In my experience, the best way to go forward is to sit down with all parties involved—teachers, child-care providers, parents, school principals, and project planners—and figure out the what will work for everyone, early in the project-planning process.
In districts with declining enrollment or surplus classroom capacity, childcare should be the first consideration for using any extra space, whether it’s for infants, toddlers, preschoolers, and out-of-school care. Having government funding available to bring spaces up to child-care licensing standards will make a world of difference for child-care providers trying to make a go of it.
The long-term plan is to bring early care and learning under the B.C. Ministry of Education, so the sooner school boards start integrating childcare into their facility planning, the better they’ll be prepared for the transition.
Given that we still have to either upgrade or replace dozens more seismically-high-risk B.C. schools and build new ones in growing communities, it would be a terrible waste to pass up this once-in-a-few-lifetimes opportunity to invest in the infrastructure we need for the child-care program. And by getting creative about using any extra space in existing schools for childcare, the more likely the promised universal publicly funded child-care program will become a reality.
Thanks to the tireless childcare advocates
I’d be remiss not to give credit and thanks to the tireless child-care advocates who have been making the case for a public child-care plan for decades, especially my friend and former VSB trustee Sharon Gregson. Sharon, and women like Rita Chudnovsky, Lynell Anderson, Susan Harney, Sheila Davidson, Emily Gawlick, Charlene Gray, Mab Oloman, Gyda Chud, and others have been crisscrossing the province for years now making the case for the $10-a-day plan to every chamber of commerce, board of trade, and board or committee of anything, really, and to any group that would listen.

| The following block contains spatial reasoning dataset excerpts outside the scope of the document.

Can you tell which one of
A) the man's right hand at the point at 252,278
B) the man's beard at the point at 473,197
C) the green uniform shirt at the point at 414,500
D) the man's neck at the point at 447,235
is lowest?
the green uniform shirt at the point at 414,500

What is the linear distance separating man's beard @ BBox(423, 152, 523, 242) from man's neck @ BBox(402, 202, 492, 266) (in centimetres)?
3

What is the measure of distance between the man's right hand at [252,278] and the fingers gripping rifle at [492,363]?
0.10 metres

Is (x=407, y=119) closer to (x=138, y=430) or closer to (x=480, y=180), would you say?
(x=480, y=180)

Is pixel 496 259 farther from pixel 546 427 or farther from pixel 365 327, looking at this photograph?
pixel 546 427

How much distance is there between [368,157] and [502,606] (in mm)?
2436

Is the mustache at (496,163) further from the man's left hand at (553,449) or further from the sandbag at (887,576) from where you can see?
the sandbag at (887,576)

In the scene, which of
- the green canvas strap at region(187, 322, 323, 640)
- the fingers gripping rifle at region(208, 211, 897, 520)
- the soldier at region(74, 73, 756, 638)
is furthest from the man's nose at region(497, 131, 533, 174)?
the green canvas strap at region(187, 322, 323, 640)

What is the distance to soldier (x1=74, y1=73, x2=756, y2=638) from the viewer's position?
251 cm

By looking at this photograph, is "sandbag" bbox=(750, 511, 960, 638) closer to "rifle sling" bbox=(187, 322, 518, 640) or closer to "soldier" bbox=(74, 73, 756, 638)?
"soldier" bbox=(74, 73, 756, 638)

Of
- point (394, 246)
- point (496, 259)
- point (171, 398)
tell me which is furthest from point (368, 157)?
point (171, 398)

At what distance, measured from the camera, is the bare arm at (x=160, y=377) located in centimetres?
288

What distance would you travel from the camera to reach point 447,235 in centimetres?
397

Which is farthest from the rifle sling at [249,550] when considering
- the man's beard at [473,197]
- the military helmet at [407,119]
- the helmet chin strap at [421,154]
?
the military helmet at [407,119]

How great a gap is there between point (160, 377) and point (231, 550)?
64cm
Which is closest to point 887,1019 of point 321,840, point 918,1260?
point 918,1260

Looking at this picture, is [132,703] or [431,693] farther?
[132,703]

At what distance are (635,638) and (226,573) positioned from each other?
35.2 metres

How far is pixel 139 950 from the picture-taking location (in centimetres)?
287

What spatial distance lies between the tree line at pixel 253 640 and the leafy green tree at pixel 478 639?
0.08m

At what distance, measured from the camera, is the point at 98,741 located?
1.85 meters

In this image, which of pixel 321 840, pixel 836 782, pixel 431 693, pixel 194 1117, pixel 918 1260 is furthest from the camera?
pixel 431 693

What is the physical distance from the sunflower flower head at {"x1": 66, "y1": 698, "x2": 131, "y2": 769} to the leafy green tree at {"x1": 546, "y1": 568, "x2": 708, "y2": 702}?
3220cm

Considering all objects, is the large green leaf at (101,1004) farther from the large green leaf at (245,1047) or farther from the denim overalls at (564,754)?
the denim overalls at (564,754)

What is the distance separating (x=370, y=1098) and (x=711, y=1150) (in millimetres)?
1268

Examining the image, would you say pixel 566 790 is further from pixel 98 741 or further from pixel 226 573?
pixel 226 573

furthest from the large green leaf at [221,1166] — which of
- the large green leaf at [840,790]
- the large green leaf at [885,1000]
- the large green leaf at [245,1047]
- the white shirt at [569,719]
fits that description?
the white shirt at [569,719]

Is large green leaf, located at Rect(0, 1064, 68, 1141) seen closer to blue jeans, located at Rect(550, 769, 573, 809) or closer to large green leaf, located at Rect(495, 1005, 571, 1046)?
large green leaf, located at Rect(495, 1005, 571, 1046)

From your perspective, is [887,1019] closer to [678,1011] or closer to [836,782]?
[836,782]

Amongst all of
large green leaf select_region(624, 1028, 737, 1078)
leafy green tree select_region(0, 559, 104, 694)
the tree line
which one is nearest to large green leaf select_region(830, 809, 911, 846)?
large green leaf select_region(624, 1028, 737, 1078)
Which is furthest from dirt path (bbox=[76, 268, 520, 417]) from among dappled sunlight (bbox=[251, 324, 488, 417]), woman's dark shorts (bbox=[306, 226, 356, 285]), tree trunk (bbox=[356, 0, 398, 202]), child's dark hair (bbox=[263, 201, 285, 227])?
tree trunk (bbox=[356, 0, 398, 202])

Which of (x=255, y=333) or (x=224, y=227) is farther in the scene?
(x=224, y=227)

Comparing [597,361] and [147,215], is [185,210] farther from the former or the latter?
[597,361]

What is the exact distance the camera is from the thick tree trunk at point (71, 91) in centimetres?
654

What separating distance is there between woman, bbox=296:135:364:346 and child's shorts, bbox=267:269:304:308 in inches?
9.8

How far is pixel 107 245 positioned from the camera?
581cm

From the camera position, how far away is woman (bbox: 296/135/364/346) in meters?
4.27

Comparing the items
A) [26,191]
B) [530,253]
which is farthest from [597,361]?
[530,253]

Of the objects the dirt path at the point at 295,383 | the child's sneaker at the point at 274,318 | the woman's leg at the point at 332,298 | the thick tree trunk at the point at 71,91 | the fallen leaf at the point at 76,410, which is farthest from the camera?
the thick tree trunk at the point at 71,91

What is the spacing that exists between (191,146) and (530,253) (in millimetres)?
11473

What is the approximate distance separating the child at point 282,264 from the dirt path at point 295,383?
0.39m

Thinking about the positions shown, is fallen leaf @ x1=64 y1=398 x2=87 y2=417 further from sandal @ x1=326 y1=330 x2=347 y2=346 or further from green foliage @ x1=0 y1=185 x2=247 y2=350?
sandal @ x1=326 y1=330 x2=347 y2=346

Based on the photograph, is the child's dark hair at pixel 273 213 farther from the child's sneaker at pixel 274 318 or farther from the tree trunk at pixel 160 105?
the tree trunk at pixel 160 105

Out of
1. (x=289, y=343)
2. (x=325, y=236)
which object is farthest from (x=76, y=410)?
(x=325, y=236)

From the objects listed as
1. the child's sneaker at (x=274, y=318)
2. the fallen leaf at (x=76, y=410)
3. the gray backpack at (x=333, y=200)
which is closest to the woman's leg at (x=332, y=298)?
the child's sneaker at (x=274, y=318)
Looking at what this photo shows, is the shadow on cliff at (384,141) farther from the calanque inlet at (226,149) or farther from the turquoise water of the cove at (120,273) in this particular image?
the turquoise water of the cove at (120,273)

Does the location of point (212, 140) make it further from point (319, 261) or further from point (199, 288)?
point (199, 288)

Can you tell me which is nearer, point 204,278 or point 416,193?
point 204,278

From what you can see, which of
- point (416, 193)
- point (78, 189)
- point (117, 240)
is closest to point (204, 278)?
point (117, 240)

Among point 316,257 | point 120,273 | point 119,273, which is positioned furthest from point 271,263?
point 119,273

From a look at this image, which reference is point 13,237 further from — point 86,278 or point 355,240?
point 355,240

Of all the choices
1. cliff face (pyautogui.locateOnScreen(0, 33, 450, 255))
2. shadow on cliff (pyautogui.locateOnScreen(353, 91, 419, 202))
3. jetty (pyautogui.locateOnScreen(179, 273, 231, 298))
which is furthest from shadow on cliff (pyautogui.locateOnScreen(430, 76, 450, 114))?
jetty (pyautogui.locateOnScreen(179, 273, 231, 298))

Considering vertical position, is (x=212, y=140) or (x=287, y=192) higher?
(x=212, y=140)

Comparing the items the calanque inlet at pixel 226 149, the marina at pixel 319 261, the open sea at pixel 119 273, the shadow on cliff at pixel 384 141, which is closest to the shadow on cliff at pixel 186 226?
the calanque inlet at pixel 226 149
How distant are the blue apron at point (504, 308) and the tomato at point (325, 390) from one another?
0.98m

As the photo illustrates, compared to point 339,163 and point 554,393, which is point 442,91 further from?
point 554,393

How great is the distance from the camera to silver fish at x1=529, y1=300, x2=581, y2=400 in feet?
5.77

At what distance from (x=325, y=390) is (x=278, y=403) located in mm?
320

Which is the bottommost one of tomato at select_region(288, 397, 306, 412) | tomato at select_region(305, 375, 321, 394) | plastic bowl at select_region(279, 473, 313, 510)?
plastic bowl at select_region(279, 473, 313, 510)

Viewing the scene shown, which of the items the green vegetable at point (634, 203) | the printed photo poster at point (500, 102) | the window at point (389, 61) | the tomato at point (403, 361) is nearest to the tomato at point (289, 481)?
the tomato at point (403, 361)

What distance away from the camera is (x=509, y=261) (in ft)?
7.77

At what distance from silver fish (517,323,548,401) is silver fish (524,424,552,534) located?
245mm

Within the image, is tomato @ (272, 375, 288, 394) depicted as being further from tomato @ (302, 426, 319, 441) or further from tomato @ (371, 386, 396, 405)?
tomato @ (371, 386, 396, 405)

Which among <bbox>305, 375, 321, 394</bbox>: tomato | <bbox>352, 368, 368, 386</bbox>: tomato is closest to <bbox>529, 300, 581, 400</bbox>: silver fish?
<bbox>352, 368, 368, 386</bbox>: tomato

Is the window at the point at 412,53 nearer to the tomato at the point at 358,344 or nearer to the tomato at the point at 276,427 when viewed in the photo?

These determined women developed the detailed blueprint for how to build a universally accessible, affordable, inclusive, quality child-care program that will bring social and economic benefits to B.C. They earned endorsements from all over B.C. and kept at it even in when things seemed hopeless under the B.C. Liberal government.
The provincial budget unveiled this week is an impressive start down the path laid out in their blueprint. I know Sharon and the other child-care advocates will keep guiding government along until the plan is completely implemented, and they’ll prod and push, if and when necessary. Their leadership and determination are unparalleled and B.C. families are lucky to have women like these on our side, making life better for B.C. kids and their parents.